◆ Text excerpt ◆
• • • •

BIND 9.12 Almost Ready

BIND 9.12 development is getting closer to completion!

Barring surprises, BIND 9.12.0b2, now available for download, should be the last development beta before the release candidate. If you want to give it a try in time to provide us feedback before our RC code freeze you can find the beta at our Downloads page.

New Feature Branch

We don’t introduce new features or make major changes to minor releases within a BIND 9 branch. New branches are when we make significant changes to BIND. BIND 9.12.0 will be the first release in the 9.12 series and in the release notes you can find information about the new features, improvements, and fixes that are included in 9.12. Key new features include:

  • NSEC Aggressive Use - this feature, sponsored by APNIC, will reduce query loads on authoritative servers for signed domains; when existing cached records can be used by the resolver to determine that a name does not exist in the authorittive domain, no query needs to be sent. Reducing the number of iterative queries should also improve resolver performance.
  • Serve Stale - When acting as a recursive resolver, named can now continue returning answers whose TTLs have expired when the authoritative server is under attack and unable to respond. Code for this feature was contributed by Akamai.
  • The DNS Response Policy Service (DNSRPS) API, is a mechanism to allow named to use an external response policy provider. This allows the same types of policy filtering as standard RPZ, but can reduce the workload for named, particularly when using large and frequently updated policy zones. It also enables named to share response policy providers with other DNS implementations such as Unbound. Thanks to Vernon Schryver and Farsight Security for the contribution.

• • • •

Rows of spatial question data
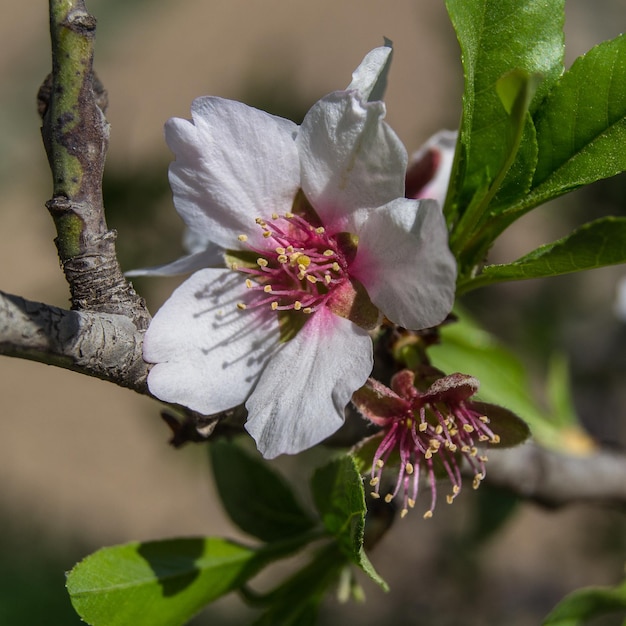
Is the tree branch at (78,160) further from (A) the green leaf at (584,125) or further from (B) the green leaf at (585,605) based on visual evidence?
(B) the green leaf at (585,605)

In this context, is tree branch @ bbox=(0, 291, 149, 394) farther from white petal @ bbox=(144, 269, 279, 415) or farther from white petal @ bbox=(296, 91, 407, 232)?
white petal @ bbox=(296, 91, 407, 232)

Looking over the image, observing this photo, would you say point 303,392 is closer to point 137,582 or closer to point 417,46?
point 137,582

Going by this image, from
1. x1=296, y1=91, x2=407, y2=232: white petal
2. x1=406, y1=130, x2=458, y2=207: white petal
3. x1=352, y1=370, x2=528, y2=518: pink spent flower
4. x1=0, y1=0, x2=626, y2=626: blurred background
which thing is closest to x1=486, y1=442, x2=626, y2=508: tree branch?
x1=0, y1=0, x2=626, y2=626: blurred background

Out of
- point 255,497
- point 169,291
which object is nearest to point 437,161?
point 255,497

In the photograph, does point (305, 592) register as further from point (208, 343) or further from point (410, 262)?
point (410, 262)

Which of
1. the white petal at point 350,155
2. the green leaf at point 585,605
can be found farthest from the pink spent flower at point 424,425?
the green leaf at point 585,605
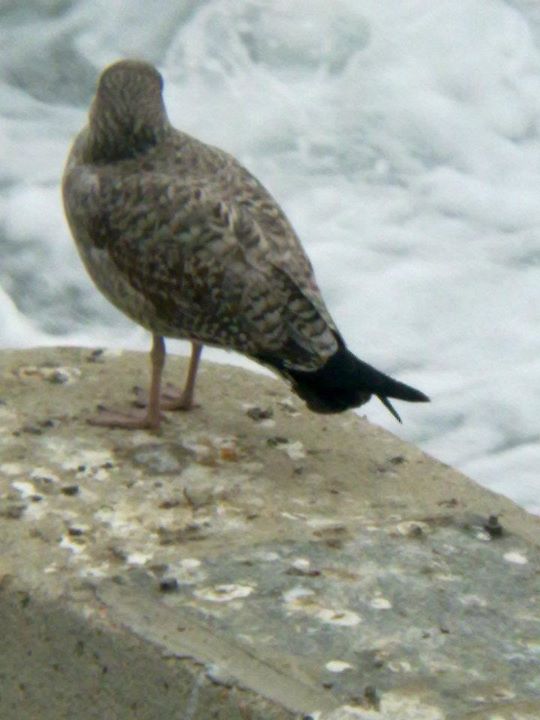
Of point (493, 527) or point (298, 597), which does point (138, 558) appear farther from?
point (493, 527)

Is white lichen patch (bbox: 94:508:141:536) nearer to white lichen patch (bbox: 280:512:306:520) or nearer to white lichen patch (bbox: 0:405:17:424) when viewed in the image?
white lichen patch (bbox: 280:512:306:520)

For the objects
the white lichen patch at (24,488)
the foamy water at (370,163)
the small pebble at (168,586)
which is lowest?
the foamy water at (370,163)

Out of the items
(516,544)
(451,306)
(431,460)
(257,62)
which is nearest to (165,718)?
(516,544)

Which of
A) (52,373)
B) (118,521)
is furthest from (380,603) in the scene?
(52,373)

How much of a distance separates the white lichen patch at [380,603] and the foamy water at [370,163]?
347 cm

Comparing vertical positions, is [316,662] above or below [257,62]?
above

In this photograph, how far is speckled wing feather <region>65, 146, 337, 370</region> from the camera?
14.3 ft

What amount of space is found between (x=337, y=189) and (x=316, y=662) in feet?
20.4

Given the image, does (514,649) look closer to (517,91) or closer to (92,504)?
(92,504)

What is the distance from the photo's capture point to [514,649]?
3410mm

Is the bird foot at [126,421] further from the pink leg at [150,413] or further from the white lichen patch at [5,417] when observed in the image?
the white lichen patch at [5,417]

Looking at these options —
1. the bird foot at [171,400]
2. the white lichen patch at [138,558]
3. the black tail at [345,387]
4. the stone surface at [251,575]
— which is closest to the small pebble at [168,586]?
the stone surface at [251,575]

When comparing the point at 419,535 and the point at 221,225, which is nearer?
the point at 419,535

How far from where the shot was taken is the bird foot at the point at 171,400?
15.1ft
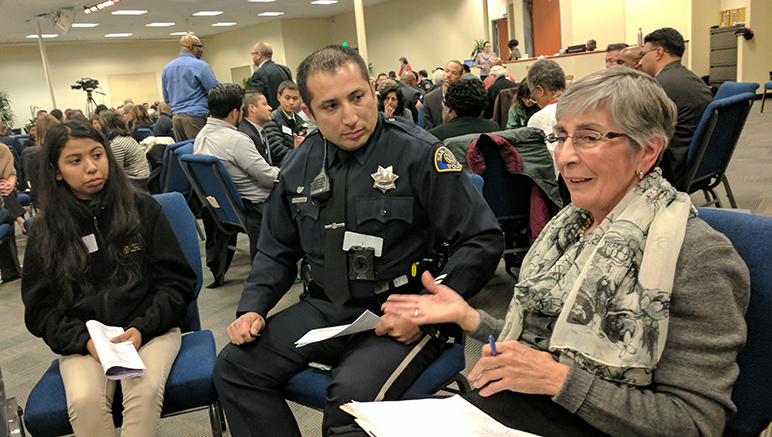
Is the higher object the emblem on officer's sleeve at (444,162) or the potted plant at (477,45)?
the potted plant at (477,45)

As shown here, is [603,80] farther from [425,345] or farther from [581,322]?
[425,345]

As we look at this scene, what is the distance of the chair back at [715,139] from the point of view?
9.89 ft

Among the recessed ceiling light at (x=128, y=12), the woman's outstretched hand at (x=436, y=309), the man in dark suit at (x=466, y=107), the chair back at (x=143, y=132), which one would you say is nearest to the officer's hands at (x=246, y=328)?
the woman's outstretched hand at (x=436, y=309)

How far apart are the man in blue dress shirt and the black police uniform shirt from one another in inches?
165

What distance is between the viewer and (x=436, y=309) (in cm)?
130

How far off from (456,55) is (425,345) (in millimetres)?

• • • •

◆ Written exercise 1 ◆
According to the BIND 9.12 announcement, which company contributed the code for the Serve Stale feature?
◆ Written exercise 2 ◆
Reproduce word for word the stretch of the BIND 9.12 announcement from "We don’t introduce" through "improve resolver performance.".
◆ Written exercise 3 ◆
Summarize the BIND 9.12 announcement in two sentences.
This listing was taken from a separate source.

◆ Task response 1 ◆
Akamai

◆ Task response 2 ◆
We don’t introduce new features or make major changes to minor releases within a BIND 9 branch. New branches are when we make significant changes to BIND. BIND 9.12.0 will be the first release in the 9.12 series and in the release notes you can find information about the new features, improvements, and fixes that are included in 9.12. Key new features include:

  • NSEC Aggressive Use - this feature, sponsored by APNIC, will reduce query loads on authoritative servers for signed domains; when existing cached records can be used by the resolver to determine that a name does not exist in the authorittive domain, no query needs to be sent. Reducing the number of iterative queries should also improve resolver performance.

◆ Task response 3 ◆
BIND 9.12.0b2 is now available for download and, barring surprises, should be the last development beta before the release candidate. BIND 9.12.0 will be the first release in the 9.12 series, and its key new features include NSEC Aggressive Use, Serve Stale, and the DNS Response Policy Service (DNSRPS) API.